-- TEXTO DE LEITURA --
Tratamento da obesidade caiu na primeira metade do ano

Números sobre a realização de tratamentos cirúrgicos da obesidade dividem representantes de pessoas obesas e ex-obesos e responsáveis de organismos oficiais da área da Saúde.

As cirurgias de tratamento da obesidade sofreram uma redução de 13% no primeiro semestre do ano, relativamente ao período homólogo de 2011, que se traduziu em menos 135 operações, disse à Lusa o médico José Silva Nunes.

O presidente da Associação de Obesos e Ex-obesos de Portugal (ADEXO), Carlos Oliveira, afirmou hoje que as cirurgias contra a obesidade estão praticamente paradas e que alguns hospitais deixaram mesmo de as realizar, engrossando os tempos de espera para esta operação.

Esta afirmação foi refutada por José Silva Nunes, do Grupo Técnico de Acompanhamento do Tratamento Cirúrgico da Obesidade, da Direção-Geral da Saúde, assegurando que "as cirurgias não estão paradas".

-- AÇÕES A EXECUTAR --
- A) Segundo a notícia sobre as cirurgias da obesidade, qual foi a redução percentual destas cirurgias no primeiro semestre do ano face ao período homólogo de 2011?
- B) Transcreva da notícia sobre as cirurgias da obesidade o trecho desde "As cirurgias de" até "para esta operação.".
- C) Prolongue a notícia sobre as cirurgias da obesidade a partir da última frase apresentada.

-- CONTEÚDO DA LISTAGEM --
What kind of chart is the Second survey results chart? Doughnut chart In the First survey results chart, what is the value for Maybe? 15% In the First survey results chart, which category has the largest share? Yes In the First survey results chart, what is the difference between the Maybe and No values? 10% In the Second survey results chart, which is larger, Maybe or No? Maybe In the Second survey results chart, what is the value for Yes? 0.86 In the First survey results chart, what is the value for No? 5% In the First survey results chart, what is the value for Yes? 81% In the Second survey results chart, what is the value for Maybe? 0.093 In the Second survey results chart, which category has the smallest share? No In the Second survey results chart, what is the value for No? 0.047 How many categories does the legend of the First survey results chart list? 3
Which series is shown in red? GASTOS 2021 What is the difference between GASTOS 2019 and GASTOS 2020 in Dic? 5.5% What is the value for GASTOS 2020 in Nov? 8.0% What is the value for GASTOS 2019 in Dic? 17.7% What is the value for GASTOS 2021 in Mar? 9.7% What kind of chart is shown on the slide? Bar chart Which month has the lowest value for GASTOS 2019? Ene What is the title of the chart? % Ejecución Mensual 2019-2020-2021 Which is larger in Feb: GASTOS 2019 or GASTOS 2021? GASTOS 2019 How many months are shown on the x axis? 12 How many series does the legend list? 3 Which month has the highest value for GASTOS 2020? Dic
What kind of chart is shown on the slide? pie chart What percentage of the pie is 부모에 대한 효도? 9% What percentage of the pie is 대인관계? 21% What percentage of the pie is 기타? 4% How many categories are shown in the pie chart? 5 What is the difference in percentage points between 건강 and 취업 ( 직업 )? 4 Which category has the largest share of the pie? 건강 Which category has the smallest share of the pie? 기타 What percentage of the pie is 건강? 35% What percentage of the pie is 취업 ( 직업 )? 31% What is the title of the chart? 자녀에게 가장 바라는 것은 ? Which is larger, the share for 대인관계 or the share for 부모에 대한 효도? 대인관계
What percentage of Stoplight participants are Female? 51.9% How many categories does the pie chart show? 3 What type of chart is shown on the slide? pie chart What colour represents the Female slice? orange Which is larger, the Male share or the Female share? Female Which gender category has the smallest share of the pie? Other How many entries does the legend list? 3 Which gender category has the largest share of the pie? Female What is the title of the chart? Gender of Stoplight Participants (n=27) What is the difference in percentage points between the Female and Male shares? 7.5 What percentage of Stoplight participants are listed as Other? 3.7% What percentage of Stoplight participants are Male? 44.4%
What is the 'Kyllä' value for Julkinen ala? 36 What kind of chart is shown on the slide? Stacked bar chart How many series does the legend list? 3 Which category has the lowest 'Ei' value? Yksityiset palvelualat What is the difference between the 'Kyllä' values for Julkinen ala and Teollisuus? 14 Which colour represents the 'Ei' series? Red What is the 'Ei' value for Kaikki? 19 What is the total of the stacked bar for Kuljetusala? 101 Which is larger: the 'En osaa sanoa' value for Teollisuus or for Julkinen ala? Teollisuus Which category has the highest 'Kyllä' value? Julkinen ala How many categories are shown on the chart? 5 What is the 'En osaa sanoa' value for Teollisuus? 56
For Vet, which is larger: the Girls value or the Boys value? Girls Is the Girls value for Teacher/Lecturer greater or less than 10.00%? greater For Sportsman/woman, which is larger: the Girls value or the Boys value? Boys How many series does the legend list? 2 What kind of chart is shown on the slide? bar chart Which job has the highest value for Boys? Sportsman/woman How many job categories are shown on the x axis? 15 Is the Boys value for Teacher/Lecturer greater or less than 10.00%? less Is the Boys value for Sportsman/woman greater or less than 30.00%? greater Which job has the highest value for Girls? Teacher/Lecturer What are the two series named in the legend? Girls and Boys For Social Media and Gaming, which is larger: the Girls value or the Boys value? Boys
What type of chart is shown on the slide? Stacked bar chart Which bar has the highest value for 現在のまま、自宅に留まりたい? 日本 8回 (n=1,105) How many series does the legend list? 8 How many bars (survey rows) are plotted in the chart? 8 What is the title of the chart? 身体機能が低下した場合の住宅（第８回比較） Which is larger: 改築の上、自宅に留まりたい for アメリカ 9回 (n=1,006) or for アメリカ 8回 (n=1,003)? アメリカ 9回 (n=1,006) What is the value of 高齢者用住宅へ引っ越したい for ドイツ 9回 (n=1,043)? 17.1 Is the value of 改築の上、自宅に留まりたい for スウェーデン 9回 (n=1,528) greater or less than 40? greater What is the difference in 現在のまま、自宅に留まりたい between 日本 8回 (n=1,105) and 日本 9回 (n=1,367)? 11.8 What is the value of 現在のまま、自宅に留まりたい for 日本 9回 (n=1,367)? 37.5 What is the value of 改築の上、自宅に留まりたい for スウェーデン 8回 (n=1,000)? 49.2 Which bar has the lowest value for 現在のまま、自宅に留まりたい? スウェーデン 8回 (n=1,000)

-- RESPOSTAS ÀS TAREFAS --
- A) Uma redução de 13%, correspondente a menos 135 operações.

- B)
As cirurgias de tratamento da obesidade sofreram uma redução de 13% no primeiro semestre do ano, relativamente ao período homólogo de 2011, que se traduziu em menos 135 operações, disse à Lusa o médico José Silva Nunes.

O presidente da Associação de Obesos e Ex-obesos de Portugal (ADEXO), Carlos Oliveira, afirmou hoje que as cirurgias contra a obesidade estão praticamente paradas e que alguns hospitais deixaram mesmo de as realizar, engrossando os tempos de espera para esta operação.

- C)
"Não há uma descida abrupta" do número de cirurgias realizadas nos centros de tratamento da obesidade, mas sim uma "discreta redução" em termos da produção cirúrgica nacional, sublinhou.

Segundo o especialista, foram realizadas 1066 cirurgias no primeiro semestre de 2011 e 931 cirurgias nos primeiros seis meses deste ano.

José Silva Nunes adiantou que houve centros que aumentaram a sua atividade cirúrgica, como foi o caso do Hospital Distrital de Évora que registou um aumento de cerca de 10% nos primeiros seis meses do ano comparativamente ao primeiro semestre do ano passado.

"Há uma exceção", que é o Centro de Tratamento de Obesidade do Hospital Distrital de Faro, que interrompeu a sua atividade no início do ano e, por isso, só foram realizadas seis intervenções cirúrgicas, adiantou.

O Ministério da Saúde publicou hoje em Diário da República uma portaria que integra as cirurgias de obesidade nos contratos-programa dos hospitais e inclui a realização de novos procedimentos no Programa de Tratamento Cirúrgico da Obesidade (PTCO).

José Silva Nunes está convicto que estas alterações no modelo de financiamento não terão implicações na atividade cirúrgica.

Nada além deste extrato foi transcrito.